C’est donc le regard qui fait advenir la lumière. Pinceau du poète, il rejoint celui du peintre qui rompt la nuit profonde de l’être par la touche de couleur qu’il y met comme le poème, lui, s’illumine d’un grain, noyau de vie.
Dans l’œil qui regarde s’allument ou s’éteignent /les couleurs de la vie nous dit le poète.
Décrypter serait donc accomplir son destin, sa mission sur la terre …Trouver le sens, percer l’impénétrable, entrer dans l’univers de l’autre peut être un défi. Ne pas se sentir compris est une blessure :
Quelqu’un ne comprenant pas mon rêve, a secoué l’échelle,/un éclat de verre pointu ronge la ficelle maintenant,/il déchire petit à petit le rayon de lumière/
Mais la vie coule dans tout désert et la langue de la lumière finit, elle, par ouvrir le cœur.
Sonia Elvireanu est un poète qui parle dans une langue peu connue, une langue singulière faite de la lumière du ciel accoudée aux fleurissements du souvenir, de la beauté du monde et de l’amour. Ses poèmes sont accompagnés de présence ou d’absence sans qu’il soit toujours possible de savoir qui est l’ombre de qui. Ombre infinie de l’attente qui ajoute au charme du mystère poétique. Et nous laisse pressentir une présence suggérée, celle d’un Absolu vers qui se dirige sa marche.
La poésie toute de délicatesse, de touchers aussi subtils qu’ailes de papillon, de traces légères et de douleurs contenues de Sonia Elvireanu nous entraîne vers les rivages verts/et bleus du silence poème.
Ainsi, ce superbe poème :
Une feuille d’érable emportée/par le vent verse sur mes genoux/le sang d’une plaie profonde,
Les eaux de l’attristement/de la solitude, /la pointe d’une flèche,
La feuille sanglante d’érable/La feuille de l’amour étoilé/tourbillonne vers les rivages éloignés
Sonia Elvireanu, dans ce recueil-ci, nous emmène sur les sentiers du monde, qu’ils soient ceux des sables du désert, de la Grèce ou du paysage familier. Dans la brume laiteuse ou la lumière crue, ils gardent en eux le noyau du mystère, cet œil du ciel…

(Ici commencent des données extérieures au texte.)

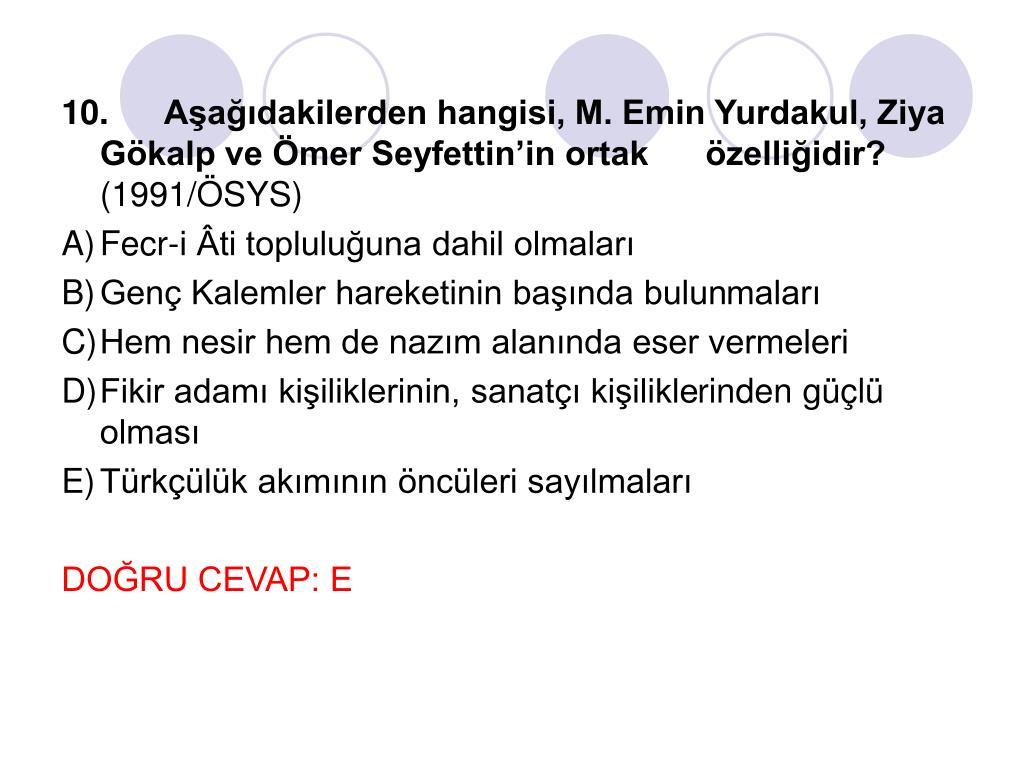 10.Aşağıdakilerden hangisi, M. Emin Yurdakul, Ziya Gökalp ve Ömer Seyfettin'in ortak      özelliğidir?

Les couleurs, les senteurs, la vie en ses broussailles, l’eau, source ou mer, les ciels et les ponts entre deux mondes que sont les arcs-en-ciel, ces éléments qui forment l’univers du poète dans toute son œuvre poétique prennent ici une nouvelle gravité teintée d’attente tantôt offensée tantôt apaisée, symbolisée par l’ombre constamment présente.
Malgré toutes les résistances, rien ne peut s’opposer au rayon de lumière qui conduit à l’heure destinée au cœur du mystère caché dans la touche de couleur ou le mot du poème et devient alors, éclat vivant d’un don qui s’offre.
De la blessure a surgi la vie. L’art du peintre et celui du poète ont déchiré le noir et franchi le mur de l’impénétrable. L’un comme l’autre a fait se lever le soleil.
Isabelle Poncet-Rimaud
Sonia Elvireanu, Le regard… un lever de soleil, bilingue avec les traductions en italien de Giuliano Ladolfi, Giuliano Ladolfi editore, 2023, 194 p., 15 €. Prix François-Victor Hugo de la Société des Poètes Français, 2023.